BMC Bioinformatics. 2010 Feb 1;11:70. doi: 10.1186/1471-2105-11-70.
Biological knowledge is represented in scientific literature that often describes the function of genes/proteins (bioentities) in terms of their interactions (biointeractions). Such bioentities are often related to biological concepts of interest that are specific of a determined research field. Therefore, the study of the current literature about a selected topic deposited in public databases, facilitates the generation of novel hypotheses associating a set of bioentities to a common context.
We created a text mining system (LAITOR: Literature Assistant for Identification of Terms co-Occurrences and Relationships) that analyses co-occurrences of bioentities, biointeractions, and other biological terms in MEDLINE abstracts. The method accounts for the position of the co-occurring terms within sentences or abstracts. The system detected abstracts mentioning protein-protein interactions in a standard test (BioCreative II IAS test data) with a precision of 0.82-0.89 and a recall of 0.48-0.70. We illustrate the application of LAITOR to the detection of plant response genes in a dataset of 1000 abstracts relevant to the topic.
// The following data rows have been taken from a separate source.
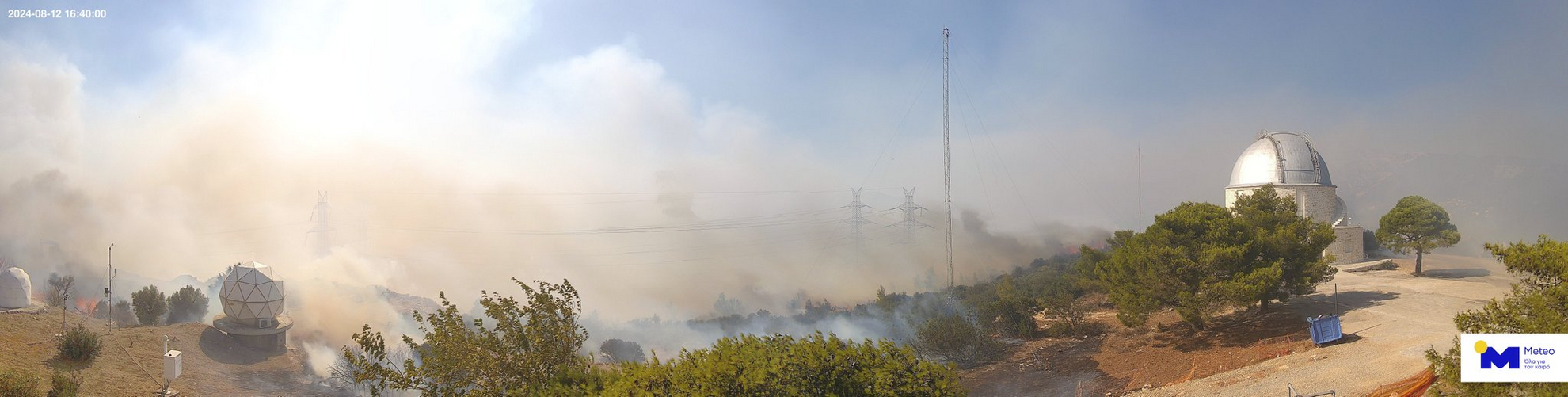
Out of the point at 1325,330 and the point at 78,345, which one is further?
the point at 78,345

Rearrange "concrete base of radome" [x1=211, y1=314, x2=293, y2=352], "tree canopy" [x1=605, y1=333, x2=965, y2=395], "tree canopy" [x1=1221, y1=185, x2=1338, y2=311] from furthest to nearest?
"concrete base of radome" [x1=211, y1=314, x2=293, y2=352] < "tree canopy" [x1=1221, y1=185, x2=1338, y2=311] < "tree canopy" [x1=605, y1=333, x2=965, y2=395]

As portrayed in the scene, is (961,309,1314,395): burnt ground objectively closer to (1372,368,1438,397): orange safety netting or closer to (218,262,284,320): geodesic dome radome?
(1372,368,1438,397): orange safety netting

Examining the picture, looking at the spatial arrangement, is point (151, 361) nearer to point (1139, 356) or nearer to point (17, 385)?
point (17, 385)

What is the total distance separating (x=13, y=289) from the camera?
108 feet

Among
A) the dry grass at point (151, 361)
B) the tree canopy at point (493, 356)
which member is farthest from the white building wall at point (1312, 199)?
the dry grass at point (151, 361)

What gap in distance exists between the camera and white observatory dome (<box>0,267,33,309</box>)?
107 feet

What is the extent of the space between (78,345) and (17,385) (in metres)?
7.09

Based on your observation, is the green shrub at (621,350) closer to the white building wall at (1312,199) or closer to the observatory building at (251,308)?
the observatory building at (251,308)

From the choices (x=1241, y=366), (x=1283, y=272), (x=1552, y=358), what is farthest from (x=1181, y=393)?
(x=1283, y=272)

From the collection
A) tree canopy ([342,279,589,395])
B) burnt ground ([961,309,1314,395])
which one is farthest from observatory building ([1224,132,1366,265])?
tree canopy ([342,279,589,395])

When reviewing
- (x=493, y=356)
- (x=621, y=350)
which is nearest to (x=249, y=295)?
(x=621, y=350)

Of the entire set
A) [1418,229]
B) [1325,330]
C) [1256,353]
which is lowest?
[1256,353]

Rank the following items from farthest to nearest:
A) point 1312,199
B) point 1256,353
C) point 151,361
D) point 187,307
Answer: point 187,307 < point 1312,199 < point 151,361 < point 1256,353

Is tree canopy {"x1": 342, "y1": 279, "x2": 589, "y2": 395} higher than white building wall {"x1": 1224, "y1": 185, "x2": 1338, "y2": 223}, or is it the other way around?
white building wall {"x1": 1224, "y1": 185, "x2": 1338, "y2": 223}
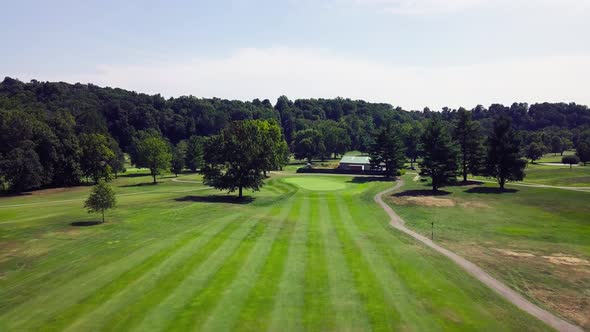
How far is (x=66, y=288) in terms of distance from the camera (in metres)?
26.8

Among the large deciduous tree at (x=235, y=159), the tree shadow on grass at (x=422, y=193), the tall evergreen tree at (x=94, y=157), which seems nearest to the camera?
the large deciduous tree at (x=235, y=159)

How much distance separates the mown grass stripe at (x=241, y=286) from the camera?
22094 millimetres

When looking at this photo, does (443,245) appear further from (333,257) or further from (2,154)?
(2,154)

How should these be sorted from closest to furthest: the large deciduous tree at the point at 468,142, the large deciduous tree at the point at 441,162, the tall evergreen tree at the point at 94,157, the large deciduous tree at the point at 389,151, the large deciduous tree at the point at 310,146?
the large deciduous tree at the point at 441,162
the large deciduous tree at the point at 468,142
the tall evergreen tree at the point at 94,157
the large deciduous tree at the point at 389,151
the large deciduous tree at the point at 310,146

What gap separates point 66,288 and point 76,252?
885 cm

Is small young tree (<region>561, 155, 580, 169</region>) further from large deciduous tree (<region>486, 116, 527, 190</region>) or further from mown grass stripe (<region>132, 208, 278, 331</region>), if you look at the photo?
mown grass stripe (<region>132, 208, 278, 331</region>)

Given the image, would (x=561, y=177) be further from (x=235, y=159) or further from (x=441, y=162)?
(x=235, y=159)

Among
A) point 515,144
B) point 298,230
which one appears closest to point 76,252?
point 298,230

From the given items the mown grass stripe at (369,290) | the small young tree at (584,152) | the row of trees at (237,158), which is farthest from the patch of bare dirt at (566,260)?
the small young tree at (584,152)

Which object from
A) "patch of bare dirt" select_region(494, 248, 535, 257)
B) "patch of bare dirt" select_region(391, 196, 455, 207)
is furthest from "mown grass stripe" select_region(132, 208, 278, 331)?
"patch of bare dirt" select_region(391, 196, 455, 207)

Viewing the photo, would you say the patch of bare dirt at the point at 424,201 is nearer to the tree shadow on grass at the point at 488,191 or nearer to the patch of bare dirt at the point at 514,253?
the tree shadow on grass at the point at 488,191

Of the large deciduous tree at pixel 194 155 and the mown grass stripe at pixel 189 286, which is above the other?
the large deciduous tree at pixel 194 155

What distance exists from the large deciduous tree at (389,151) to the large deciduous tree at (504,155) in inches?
1013

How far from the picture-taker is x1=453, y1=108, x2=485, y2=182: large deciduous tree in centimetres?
8875
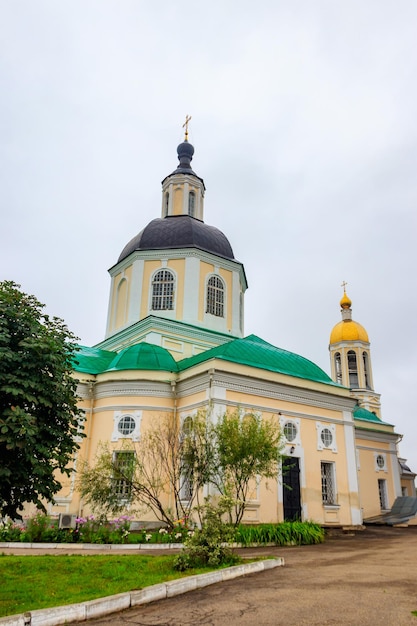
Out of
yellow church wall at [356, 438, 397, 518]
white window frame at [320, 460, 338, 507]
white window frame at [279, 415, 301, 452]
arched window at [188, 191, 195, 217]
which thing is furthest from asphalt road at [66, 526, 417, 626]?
Result: arched window at [188, 191, 195, 217]

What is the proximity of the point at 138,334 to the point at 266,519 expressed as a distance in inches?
388

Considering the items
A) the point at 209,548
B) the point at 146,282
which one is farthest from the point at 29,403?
the point at 146,282

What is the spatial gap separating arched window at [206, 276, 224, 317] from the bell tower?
18.5 meters

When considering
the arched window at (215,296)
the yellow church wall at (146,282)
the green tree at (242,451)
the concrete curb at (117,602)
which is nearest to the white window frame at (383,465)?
the arched window at (215,296)

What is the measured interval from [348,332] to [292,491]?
23950 mm

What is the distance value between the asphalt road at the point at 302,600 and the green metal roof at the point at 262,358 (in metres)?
9.93

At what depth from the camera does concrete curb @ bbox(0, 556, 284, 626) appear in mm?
5762

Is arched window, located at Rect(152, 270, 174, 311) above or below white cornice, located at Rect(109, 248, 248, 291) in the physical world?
below

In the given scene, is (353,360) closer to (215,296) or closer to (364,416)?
(364,416)

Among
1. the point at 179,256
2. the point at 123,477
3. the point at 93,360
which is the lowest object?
the point at 123,477

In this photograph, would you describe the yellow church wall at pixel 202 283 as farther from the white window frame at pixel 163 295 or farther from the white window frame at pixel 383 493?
the white window frame at pixel 383 493

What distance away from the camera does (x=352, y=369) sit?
132 ft

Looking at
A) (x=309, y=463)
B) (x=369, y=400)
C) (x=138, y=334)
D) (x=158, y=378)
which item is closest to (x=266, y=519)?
(x=309, y=463)

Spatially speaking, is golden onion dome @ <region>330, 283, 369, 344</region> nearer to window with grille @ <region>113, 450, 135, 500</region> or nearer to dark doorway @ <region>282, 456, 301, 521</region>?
dark doorway @ <region>282, 456, 301, 521</region>
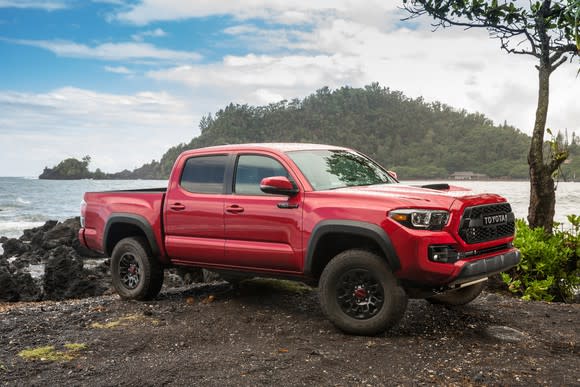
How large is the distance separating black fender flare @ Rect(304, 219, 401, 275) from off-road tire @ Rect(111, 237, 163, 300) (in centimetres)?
262

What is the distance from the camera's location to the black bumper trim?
575cm

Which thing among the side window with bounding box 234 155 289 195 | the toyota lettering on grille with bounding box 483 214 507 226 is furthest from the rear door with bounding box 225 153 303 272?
the toyota lettering on grille with bounding box 483 214 507 226

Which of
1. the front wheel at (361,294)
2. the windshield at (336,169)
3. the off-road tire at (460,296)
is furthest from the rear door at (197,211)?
the off-road tire at (460,296)

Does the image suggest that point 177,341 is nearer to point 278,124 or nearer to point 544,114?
point 544,114

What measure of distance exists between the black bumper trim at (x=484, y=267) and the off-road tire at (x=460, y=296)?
1061 millimetres

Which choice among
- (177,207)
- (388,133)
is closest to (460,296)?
(177,207)

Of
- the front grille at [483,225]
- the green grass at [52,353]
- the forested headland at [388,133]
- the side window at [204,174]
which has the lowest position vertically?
the green grass at [52,353]

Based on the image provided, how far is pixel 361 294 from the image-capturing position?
6.07 m

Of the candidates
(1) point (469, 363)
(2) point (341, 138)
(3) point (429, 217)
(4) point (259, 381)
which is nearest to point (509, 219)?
(3) point (429, 217)

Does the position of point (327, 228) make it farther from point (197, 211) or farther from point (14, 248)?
point (14, 248)

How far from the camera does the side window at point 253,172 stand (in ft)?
22.2

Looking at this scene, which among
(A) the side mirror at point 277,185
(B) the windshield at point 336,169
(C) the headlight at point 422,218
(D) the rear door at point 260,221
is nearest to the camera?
(C) the headlight at point 422,218

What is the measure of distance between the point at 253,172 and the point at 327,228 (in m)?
1.30

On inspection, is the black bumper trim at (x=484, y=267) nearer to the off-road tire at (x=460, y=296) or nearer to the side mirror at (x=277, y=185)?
the off-road tire at (x=460, y=296)
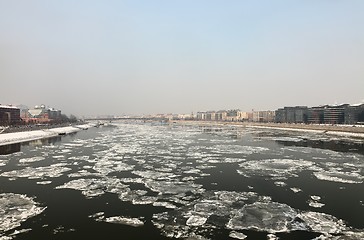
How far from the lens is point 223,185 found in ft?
51.0

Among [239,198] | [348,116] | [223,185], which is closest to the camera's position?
[239,198]

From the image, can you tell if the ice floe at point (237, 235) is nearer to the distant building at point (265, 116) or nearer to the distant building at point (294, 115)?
the distant building at point (294, 115)

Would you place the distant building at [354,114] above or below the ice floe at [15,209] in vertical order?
above

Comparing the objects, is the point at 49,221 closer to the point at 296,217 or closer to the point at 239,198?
the point at 239,198

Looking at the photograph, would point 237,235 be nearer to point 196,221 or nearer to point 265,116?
point 196,221

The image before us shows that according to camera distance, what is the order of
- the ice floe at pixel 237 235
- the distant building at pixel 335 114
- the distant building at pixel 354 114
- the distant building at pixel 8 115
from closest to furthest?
1. the ice floe at pixel 237 235
2. the distant building at pixel 8 115
3. the distant building at pixel 354 114
4. the distant building at pixel 335 114

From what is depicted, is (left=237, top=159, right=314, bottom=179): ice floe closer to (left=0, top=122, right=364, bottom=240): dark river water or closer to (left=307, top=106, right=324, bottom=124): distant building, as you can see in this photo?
(left=0, top=122, right=364, bottom=240): dark river water

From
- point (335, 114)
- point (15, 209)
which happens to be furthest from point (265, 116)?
point (15, 209)

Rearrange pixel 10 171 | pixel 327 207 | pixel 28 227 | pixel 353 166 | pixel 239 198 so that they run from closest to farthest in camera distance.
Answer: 1. pixel 28 227
2. pixel 327 207
3. pixel 239 198
4. pixel 10 171
5. pixel 353 166

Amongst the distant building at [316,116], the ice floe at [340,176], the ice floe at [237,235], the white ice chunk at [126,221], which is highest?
the distant building at [316,116]

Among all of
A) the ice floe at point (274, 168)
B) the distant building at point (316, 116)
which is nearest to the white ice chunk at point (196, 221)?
the ice floe at point (274, 168)

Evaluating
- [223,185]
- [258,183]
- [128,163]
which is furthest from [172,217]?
[128,163]

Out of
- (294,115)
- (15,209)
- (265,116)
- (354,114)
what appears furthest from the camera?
(265,116)

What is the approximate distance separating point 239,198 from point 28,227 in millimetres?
8215
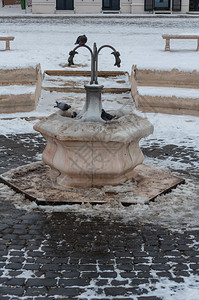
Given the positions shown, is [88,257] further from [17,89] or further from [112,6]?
[112,6]

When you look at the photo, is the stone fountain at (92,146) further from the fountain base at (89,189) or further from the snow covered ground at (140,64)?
the snow covered ground at (140,64)

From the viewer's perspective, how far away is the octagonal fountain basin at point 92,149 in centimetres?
621

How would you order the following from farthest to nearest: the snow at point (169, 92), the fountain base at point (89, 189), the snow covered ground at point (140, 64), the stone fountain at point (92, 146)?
the snow at point (169, 92)
the stone fountain at point (92, 146)
the fountain base at point (89, 189)
the snow covered ground at point (140, 64)

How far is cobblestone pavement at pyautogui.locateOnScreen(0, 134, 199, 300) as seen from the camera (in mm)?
4383

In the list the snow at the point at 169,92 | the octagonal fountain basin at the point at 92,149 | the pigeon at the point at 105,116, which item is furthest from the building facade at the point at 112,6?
the octagonal fountain basin at the point at 92,149

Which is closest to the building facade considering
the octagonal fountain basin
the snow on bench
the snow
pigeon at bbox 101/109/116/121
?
the snow on bench

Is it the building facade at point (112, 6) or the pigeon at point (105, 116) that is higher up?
the building facade at point (112, 6)

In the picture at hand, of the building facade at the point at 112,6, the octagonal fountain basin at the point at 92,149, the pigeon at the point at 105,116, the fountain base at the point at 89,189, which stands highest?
the building facade at the point at 112,6

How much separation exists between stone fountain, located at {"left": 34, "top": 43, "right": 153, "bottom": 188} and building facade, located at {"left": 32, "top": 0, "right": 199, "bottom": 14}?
2848 centimetres

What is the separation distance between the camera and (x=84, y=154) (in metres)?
6.34

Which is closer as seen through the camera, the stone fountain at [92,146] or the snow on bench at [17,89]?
the stone fountain at [92,146]

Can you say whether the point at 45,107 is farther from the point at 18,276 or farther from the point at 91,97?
the point at 18,276

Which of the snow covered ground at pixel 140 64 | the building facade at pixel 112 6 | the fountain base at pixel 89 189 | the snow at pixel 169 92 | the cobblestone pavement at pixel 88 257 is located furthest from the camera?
the building facade at pixel 112 6

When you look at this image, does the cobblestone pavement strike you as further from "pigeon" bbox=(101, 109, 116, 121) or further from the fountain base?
"pigeon" bbox=(101, 109, 116, 121)
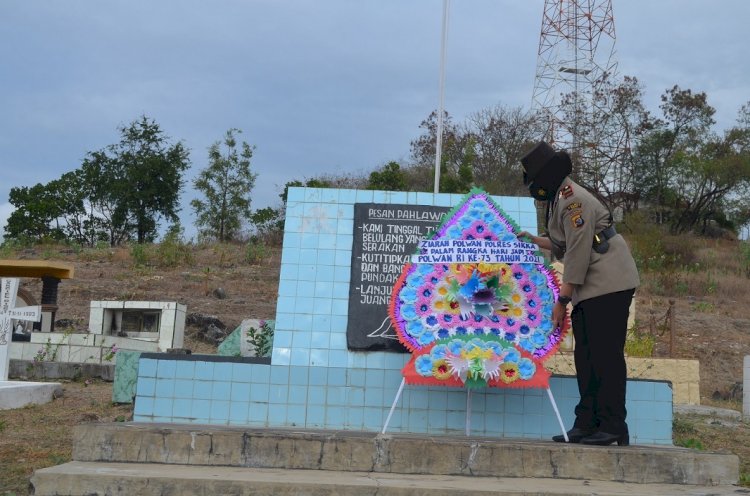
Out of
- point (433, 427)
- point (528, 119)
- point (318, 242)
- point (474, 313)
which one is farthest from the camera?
point (528, 119)

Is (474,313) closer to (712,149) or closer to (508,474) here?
(508,474)

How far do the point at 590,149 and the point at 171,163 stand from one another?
17.3m

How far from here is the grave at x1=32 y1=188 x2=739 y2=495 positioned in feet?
15.6

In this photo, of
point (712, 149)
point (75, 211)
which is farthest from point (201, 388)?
point (712, 149)

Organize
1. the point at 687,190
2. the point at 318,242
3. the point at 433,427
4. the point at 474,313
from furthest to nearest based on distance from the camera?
the point at 687,190, the point at 318,242, the point at 433,427, the point at 474,313

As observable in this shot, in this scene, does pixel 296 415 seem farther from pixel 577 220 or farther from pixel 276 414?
pixel 577 220

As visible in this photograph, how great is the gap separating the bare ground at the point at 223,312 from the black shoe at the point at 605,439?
2590 millimetres

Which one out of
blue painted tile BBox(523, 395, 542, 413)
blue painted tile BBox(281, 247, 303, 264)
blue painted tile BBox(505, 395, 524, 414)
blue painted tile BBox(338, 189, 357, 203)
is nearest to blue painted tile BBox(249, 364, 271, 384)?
blue painted tile BBox(281, 247, 303, 264)

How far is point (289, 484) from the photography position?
4.22 meters

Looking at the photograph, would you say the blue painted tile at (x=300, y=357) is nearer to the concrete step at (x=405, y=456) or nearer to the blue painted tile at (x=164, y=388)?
the blue painted tile at (x=164, y=388)

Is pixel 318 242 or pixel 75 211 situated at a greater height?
pixel 75 211

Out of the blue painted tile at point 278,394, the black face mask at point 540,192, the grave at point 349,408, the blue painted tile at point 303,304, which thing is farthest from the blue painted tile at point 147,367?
the black face mask at point 540,192

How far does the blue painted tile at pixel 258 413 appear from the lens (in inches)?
244

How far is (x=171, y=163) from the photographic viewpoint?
34312 millimetres
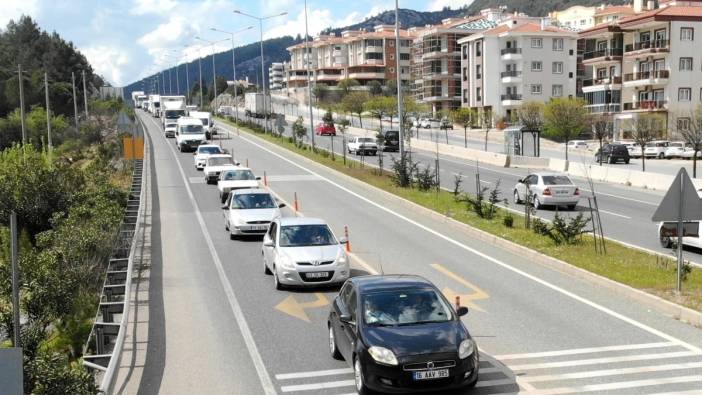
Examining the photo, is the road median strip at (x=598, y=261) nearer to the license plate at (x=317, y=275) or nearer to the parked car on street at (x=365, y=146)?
the license plate at (x=317, y=275)

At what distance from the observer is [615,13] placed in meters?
124

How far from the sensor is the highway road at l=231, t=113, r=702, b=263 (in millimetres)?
23234

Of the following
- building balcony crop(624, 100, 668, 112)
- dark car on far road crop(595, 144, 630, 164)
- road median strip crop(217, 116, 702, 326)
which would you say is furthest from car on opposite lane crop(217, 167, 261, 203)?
building balcony crop(624, 100, 668, 112)

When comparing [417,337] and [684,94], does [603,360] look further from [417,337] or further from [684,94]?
[684,94]

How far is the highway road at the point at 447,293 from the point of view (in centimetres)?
1030

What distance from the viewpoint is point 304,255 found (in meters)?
16.2

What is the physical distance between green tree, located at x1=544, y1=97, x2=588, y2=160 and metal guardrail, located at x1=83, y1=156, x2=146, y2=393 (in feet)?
179

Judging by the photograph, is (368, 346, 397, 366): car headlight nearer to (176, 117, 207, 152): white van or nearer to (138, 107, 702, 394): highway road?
(138, 107, 702, 394): highway road

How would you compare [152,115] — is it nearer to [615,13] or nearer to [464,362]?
[615,13]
Text mining tools combining the extraction of interacting bioentities and biological concepts with network displays can be helpful in developing reasonable hypotheses in different scientific backgrounds.
生物知识在科学文献中得到体现,这些文献通常根据基因/蛋白质(生物实体)的相互作用(生物相互作用)来描述其功能。这些生物实体通常与特定研究领域感兴趣的生物概念有关。因此,研究当前存储在公共数据库中的关于选定主题的文献,有助于生成将一组生物实体与共同背景联系起来的新假设。
我们创建了一个文本挖掘系统(LAITOR:用于识别术语共现和关系的文献助手),该系统分析 MEDLINE 摘要中生物实体、生物相互作用和其他生物术语的共现。该方法考虑了共现术语在句子或摘要中的位置。该系统在标准测试(BioCreative II IAS 测试数据)中检测到提及蛋白质-蛋白质相互作用的摘要,精度为 0.82-0.89,召回率为 0.48-0.70。我们说明了将 Laitor 应用于从与主题相关的 1000 个摘要数据集中检测植物响应基因的情况。
将提取相互作用的生物实体和生物概念与网络显示相结合的文本挖掘工具,可有助于在不同的科学背景下提出合理的假设。